The above described iterative feature point propagation method gets


 -sfast: rmse : 8.8154 , psnr : 29.2600

BTW for doing full-frame brute force search you obviously should use a block-space acceleration structure for high dimensional nearest neighbor search, like a kd-tree, a bd-tree (box decomposition) or vp-tree (vantage point). High dimensional spaces are nasty though; the typical idea of "find a cell then walk to its immediate neighbors" is not fast in high D because you have O(D) neighbors.

9/08/2009

09-08-09 - DXTC Addendum

Ryg pointed out that there are a few very important little details that I took for granted and didn't mention in my original DXTC postings , or was just not clear about :

One is that when I try all ways of hitting two given endpoints, I try both 4-color and 3-color versions. That is, given two endpoint colors C0 and C1, I quantize them to 16 bits, then try the DXT1 palette that you get from {C0,C1} and also the one from {C1,C0} (order of DXT1 determines whether it is 3-color or 4-color).
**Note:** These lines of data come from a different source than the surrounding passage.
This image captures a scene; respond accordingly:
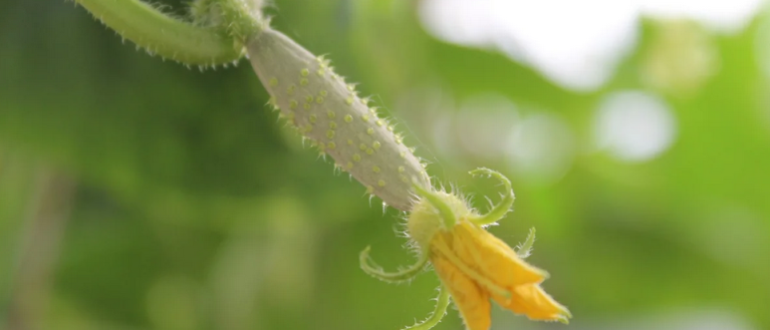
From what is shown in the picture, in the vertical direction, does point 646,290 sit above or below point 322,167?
above

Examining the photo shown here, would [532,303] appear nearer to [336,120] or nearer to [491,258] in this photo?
[491,258]

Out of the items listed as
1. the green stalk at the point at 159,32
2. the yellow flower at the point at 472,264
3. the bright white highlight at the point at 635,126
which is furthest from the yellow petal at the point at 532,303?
the bright white highlight at the point at 635,126

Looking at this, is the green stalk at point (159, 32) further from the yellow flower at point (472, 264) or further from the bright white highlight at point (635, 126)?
the bright white highlight at point (635, 126)

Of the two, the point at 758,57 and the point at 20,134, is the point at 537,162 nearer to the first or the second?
the point at 758,57

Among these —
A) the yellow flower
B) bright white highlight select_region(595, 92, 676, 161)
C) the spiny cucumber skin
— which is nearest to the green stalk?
the spiny cucumber skin

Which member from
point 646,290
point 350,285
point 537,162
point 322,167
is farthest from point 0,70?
point 646,290

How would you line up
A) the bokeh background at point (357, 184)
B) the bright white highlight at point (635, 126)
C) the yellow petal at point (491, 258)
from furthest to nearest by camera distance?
the bright white highlight at point (635, 126), the bokeh background at point (357, 184), the yellow petal at point (491, 258)

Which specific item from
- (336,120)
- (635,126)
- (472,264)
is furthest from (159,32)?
(635,126)
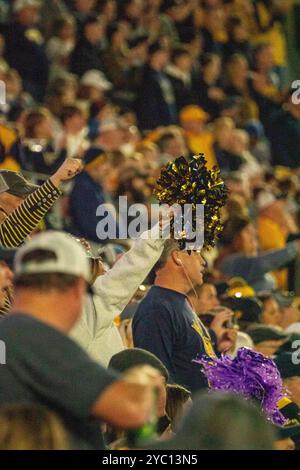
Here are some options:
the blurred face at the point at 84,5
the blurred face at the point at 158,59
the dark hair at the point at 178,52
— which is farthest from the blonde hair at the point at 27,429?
the dark hair at the point at 178,52

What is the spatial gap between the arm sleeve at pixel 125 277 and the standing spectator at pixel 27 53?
749 cm

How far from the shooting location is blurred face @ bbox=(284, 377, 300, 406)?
660 cm

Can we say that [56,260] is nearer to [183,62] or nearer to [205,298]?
[205,298]

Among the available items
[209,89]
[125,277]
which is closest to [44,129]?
[125,277]

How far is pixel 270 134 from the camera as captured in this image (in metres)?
15.6

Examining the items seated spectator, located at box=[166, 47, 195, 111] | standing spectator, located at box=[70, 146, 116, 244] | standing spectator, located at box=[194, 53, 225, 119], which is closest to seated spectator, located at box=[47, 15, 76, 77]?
seated spectator, located at box=[166, 47, 195, 111]

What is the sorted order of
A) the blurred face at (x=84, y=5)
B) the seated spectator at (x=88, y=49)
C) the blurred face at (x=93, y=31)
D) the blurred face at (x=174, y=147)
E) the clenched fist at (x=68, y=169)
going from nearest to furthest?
the clenched fist at (x=68, y=169) < the blurred face at (x=174, y=147) < the seated spectator at (x=88, y=49) < the blurred face at (x=93, y=31) < the blurred face at (x=84, y=5)

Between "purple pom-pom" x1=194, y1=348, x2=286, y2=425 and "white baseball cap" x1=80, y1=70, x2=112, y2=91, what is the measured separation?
25.3 feet

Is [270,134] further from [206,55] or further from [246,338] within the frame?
[246,338]

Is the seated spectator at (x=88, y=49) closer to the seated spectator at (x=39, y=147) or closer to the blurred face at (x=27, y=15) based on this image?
the blurred face at (x=27, y=15)

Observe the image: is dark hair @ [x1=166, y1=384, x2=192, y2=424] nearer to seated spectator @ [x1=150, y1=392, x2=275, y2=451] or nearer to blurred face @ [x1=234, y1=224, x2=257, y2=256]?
seated spectator @ [x1=150, y1=392, x2=275, y2=451]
The second and related crucial thing, is that in 3-color mode, the extra color is transparent black. If the texture has no alpha at all, I assume the user will not be using it as an alpha source, so I treat the transparent black as just black. That is, I do color palette selection with alpha just ignored.

Apparently this is pretty important. I suspect this especially helps with the "4 means" method; if a bunch of the colors are near black, you want them to be classed together and then just ignored for the endpoint selection, so that they will go to the hard-coded black in 3-color mode and your interp end points will be chosen from the remaining colors.